Earlier in the Gospel of Matthew, there is a curious usage. In Chapter 8, Jesus got into a boat with his disciples. A windstorm arose on the sea, about which the disciples freak out, while Jesus sleeps through it until said panicking disciples wake him. Jesus rebuked the winds and the sea, just as he would do to demons, calming them. The word for the storm? “Seismos”. In this case Jesus is demonstrating his divine identity, bringing order to the chaos of the earth. This calming of the storm is 20 chapters earlier, a foreshadowing of God’s presence at the resurrection. 

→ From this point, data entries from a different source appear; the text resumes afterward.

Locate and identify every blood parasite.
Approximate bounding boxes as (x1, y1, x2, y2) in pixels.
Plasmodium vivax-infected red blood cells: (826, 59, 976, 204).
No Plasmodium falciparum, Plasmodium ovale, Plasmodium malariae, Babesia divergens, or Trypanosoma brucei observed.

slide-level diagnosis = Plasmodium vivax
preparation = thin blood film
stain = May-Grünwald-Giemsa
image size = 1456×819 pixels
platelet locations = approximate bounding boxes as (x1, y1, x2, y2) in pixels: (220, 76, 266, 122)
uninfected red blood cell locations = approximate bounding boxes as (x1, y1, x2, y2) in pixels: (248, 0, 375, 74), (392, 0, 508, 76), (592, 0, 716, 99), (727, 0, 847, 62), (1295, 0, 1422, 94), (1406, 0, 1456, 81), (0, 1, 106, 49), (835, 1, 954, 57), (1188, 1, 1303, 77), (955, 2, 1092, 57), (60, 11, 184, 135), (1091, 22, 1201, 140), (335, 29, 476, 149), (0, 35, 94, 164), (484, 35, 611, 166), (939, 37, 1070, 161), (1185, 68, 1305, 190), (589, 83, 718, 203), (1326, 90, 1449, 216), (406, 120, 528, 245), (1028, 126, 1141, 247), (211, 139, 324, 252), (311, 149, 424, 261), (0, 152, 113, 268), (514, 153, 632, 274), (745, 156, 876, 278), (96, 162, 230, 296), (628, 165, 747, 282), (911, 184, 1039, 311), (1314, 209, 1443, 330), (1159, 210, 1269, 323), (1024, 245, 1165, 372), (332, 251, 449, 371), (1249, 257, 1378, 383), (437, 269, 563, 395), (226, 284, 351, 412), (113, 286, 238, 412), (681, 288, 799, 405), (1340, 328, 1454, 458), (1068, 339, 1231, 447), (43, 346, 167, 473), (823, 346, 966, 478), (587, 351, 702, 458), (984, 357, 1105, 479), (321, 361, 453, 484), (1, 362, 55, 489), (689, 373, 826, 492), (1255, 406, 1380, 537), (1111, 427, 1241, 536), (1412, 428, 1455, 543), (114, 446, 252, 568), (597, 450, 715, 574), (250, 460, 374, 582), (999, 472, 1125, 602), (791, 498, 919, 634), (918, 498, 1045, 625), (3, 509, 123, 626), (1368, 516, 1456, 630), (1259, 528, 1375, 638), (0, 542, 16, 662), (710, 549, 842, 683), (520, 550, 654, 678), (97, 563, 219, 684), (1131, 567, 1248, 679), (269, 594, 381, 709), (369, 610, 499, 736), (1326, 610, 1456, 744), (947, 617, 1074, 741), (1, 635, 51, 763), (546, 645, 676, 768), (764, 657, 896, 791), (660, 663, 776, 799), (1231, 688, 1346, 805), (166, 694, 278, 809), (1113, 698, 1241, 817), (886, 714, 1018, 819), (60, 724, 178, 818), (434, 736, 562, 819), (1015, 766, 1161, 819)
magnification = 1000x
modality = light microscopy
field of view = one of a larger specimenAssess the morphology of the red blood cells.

The earth also shook just one chapter back at Jesus’ death. At his resurrection, the earth shook again. Creation responds to both the Redeemer’s humiliation and his victory. Throughout Scripture, earthquakes serve as divine megaphones to announce God’s holiness, validate Christ’s redemptive work, liberate God’s people, and herald the approaching Day of the Lord. They challenge the complacent, comfort the trusting, and direct all creation toward the unshakable reign of God through Jesus Christ.

The women in Matthew have a very different reaction to the resurrection than the women in Mark. In Mark, they ran away, terrified and said nothing to anyone, because they were afraid. The end. But, we know that this is not totally accurate because, well, we’re here. They clearly said something to someone. But Matthew is a huge tonal contrast to Mark, because today we heard how they left the tomb quickly with fear and great joy. They were afraid but they allowed  themselves to hope even though they haven’t yet seen Jesus. But they did see the angel who looked like astraype, “lightning”, which throughout Scripture serves as a sensory marker for the divine, something they would have known. The angel’s radiance affirms that the empty tomb is no earthly intrigue but a heaven-initiated act. Lightning’s brilliance verifies the triumph of life over death and commissions the women as credible heralds of the risen Christ.

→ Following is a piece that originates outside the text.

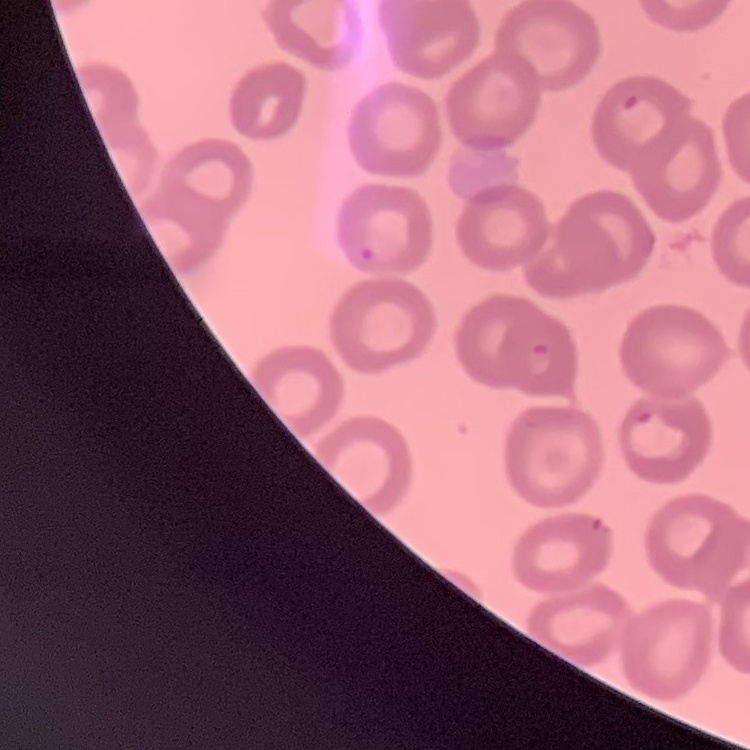

No rouleaux formation.

Summary:
  - Image type: one tile cut from a larger photomicrograph
  - Stain: Field's or Giemsa
  - Preparation: thin blood smearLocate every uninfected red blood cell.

Neither one of these nature words - seismos and astraypo - appear in Scripture to simply describe a meteorological phenomenon. It’s like in The Lion King when Mufasa appears to Simba in the sky, gives him a ghostly scolding, and Rafiki’s response to it all is, “The weather! Very peculiar.” Obviously it isn’t just weird weather. Rafiki knows that. In the same way, Scripture is never simply a story about weird weather. Any story in Scripture that tells about weather is about who is in charge of the weather. Who calms the storms and brings order out of chaos. Whose presence is announced through fire and cloud and earthquakes and dazzling light.

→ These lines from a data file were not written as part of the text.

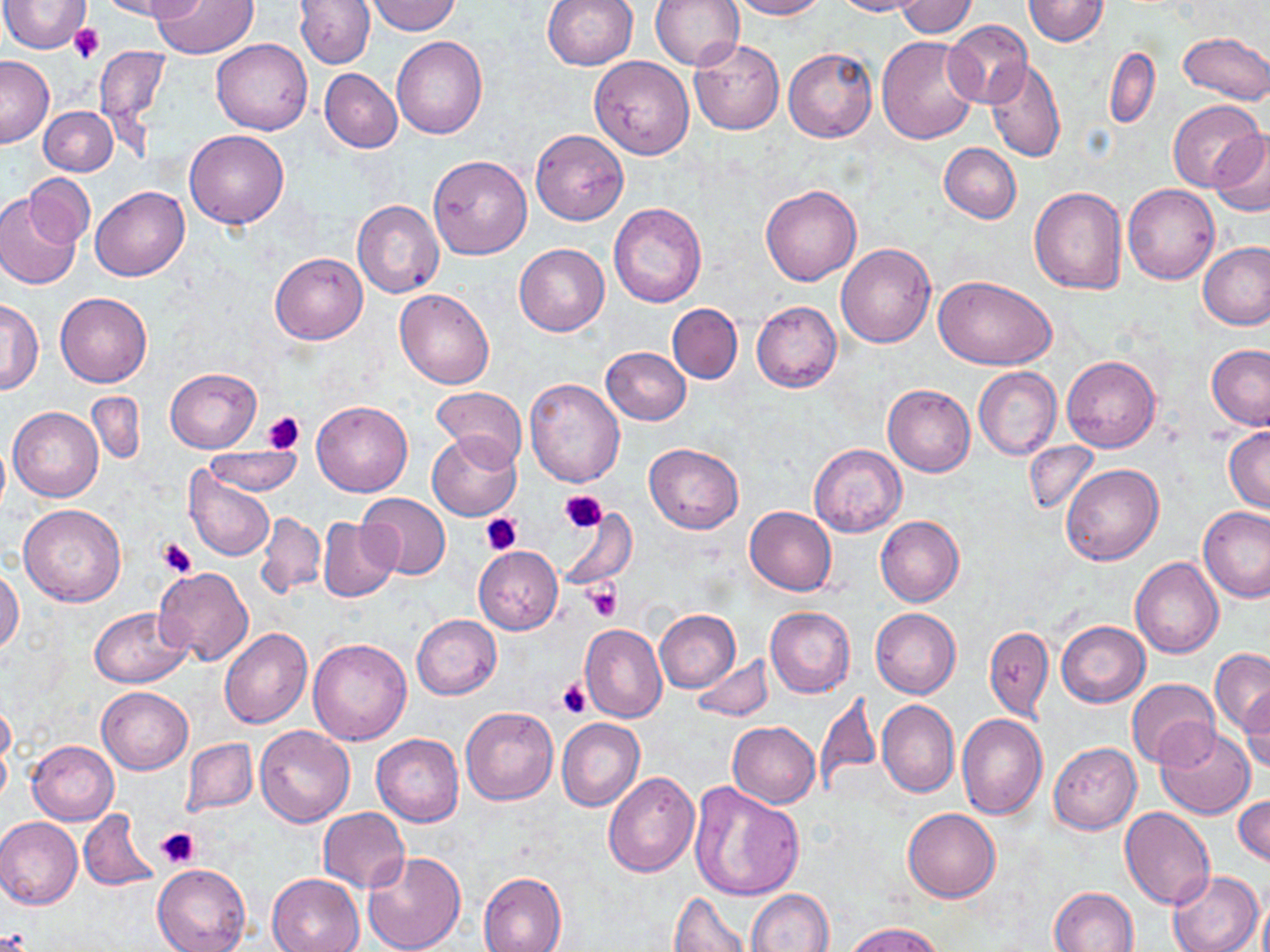

Approximate bounding boxes as (x1,y1)-(x2,y2) corner pairs in pixels.
Uninfected red blood cells: (0,0)-(90,53), (97,0)-(201,21), (295,0)-(375,68), (542,0)-(638,70), (650,0)-(743,71), (727,0)-(828,19), (834,0)-(926,16), (896,0)-(977,38), (1022,0)-(1110,45), (152,1)-(258,58), (366,1)-(461,35), (64,21)-(108,65), (943,21)-(1032,110), (1178,31)-(1270,106), (392,36)-(487,138), (876,36)-(978,143), (211,38)-(313,135), (689,40)-(784,135), (1105,46)-(1160,129), (94,47)-(168,131), (784,48)-(877,142), (0,55)-(53,147), (589,56)-(694,158), (984,58)-(1066,161), (320,69)-(402,153), (1168,100)-(1264,192), (40,105)-(117,176), (1210,129)-(1270,217), (184,130)-(290,229), (531,130)-(628,225), (939,143)-(1021,223), (428,155)-(532,259), (25,174)-(94,250), (760,184)-(862,286), (1123,184)-(1219,284), (91,185)-(189,281), (1029,187)-(1126,294), (1,195)-(80,290), (353,201)-(445,299), (609,202)-(707,309), (1200,242)-(1270,330), (514,243)-(609,337), (836,243)-(935,348), (271,252)-(367,343), (935,275)-(1056,369), (395,288)-(494,389), (55,292)-(152,387), (1,298)-(43,393), (752,301)-(841,392), (668,304)-(742,384), (1207,344)-(1270,430), (601,347)-(691,424), (1062,356)-(1160,452), (973,367)-(1061,459), (165,368)-(260,452), (886,376)-(1061,464), (525,377)-(625,488), (883,384)-(974,476), (431,386)-(529,467), (85,391)-(145,467), (311,398)-(413,497), (8,406)-(103,501), (1224,427)-(1269,512), (428,432)-(521,520), (0,440)-(10,516), (1024,440)-(1099,516), (644,442)-(744,533), (809,443)-(906,536), (204,446)-(303,497), (1061,463)-(1163,565), (184,465)-(275,563), (360,493)-(450,579), (17,503)-(126,605), (1199,505)-(1270,603), (745,506)-(836,595), (559,508)-(636,589), (256,512)-(325,597), (875,516)-(965,606), (318,518)-(399,602), (473,546)-(563,634), (1131,557)-(1224,658), (153,566)-(253,666), (0,569)-(23,653), (89,606)-(192,687), (765,606)-(855,697), (871,608)-(961,699), (654,609)-(740,691), (411,614)-(501,699), (1057,620)-(1150,706), (579,622)-(667,722), (984,625)-(1054,721), (219,628)-(312,728), (308,638)-(412,746), (1210,648)-(1270,735), (690,656)-(774,723), (1125,677)-(1221,769), (96,687)-(193,773), (1239,688)-(1269,772), (814,691)-(881,801), (0,697)-(15,772), (877,699)-(958,798), (461,707)-(559,805), (957,713)-(1048,818), (557,718)-(644,812), (727,721)-(821,808), (254,726)-(355,827), (1155,727)-(1255,819), (371,734)-(463,827), (182,737)-(257,816), (28,740)-(118,824), (1049,742)-(1141,834), (604,772)-(699,877), (689,782)-(805,901), (1234,794)-(1270,868), (318,807)-(409,892), (1120,807)-(1216,912), (903,808)-(1001,902), (78,811)-(158,891), (1,816)-(83,909), (361,851)-(466,952), (152,864)-(250,951), (1167,870)-(1264,952), (478,872)-(566,952), (266,873)-(363,952), (1051,886)-(1140,952), (746,888)-(834,952), (670,889)-(752,952), (847,922)-(948,952).

Summary:
  - Platelet locations: (71,23)-(104,64), (261,410)-(305,455), (558,492)-(605,536), (480,514)-(522,555), (158,537)-(198,579), (583,581)-(624,621), (557,677)-(593,718), (157,826)-(201,870), (0,929)-(32,950)
  - Slide-level diagnosis: negative for blood parasites
  - Field of view: single
  - Modality: optical microscopy
  - Preparation: thin blood smear
  - Stain: May-Grünwald-Giemsa
  - Magnification: 1000x
  - Image size: 1270×952 pixels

In The Episcopal Church, every Sunday is a Feast of Our Lord. That’s why, in Lent, which is a season of fasting, the Sundays aren’t referred to as the Sundays of Lent but rather the Sundays in Lent - and those Sundays aren’t counted in the 40 days of Lent. Every Sunday is a mini Easter. After planning the liturgies of Holy Week, each one of which we do only once a year, planning Easter Sunday is almost a sigh of relief. We know how to do this. I like to say that Easter Sunday is a regular Sunday with brass. There is no special page in the prayer book called “Easter Sunday”. So why the special emphasis today? Why does today matter any more than any other Sunday?

Because this is the day. This is the day that death was overcome. This is the day that the earth shook and the presence of the Lord was proclaimed. This is the day that everything changed; that the cosmos were reordered and Christ rose, victorious, over the powers of sin and death. While every Sunday matters and I love them all - even when it feels like we’re somehow at the 3000th Sunday after Pentecost during the dog days of summer - it all matters because of today. During all of those other Sundays, we are remembering this Sunday. This Sunday. On Easter Sunday, God calls us out of the darkness of death to be His light in the world. Thanks be to God. Amen.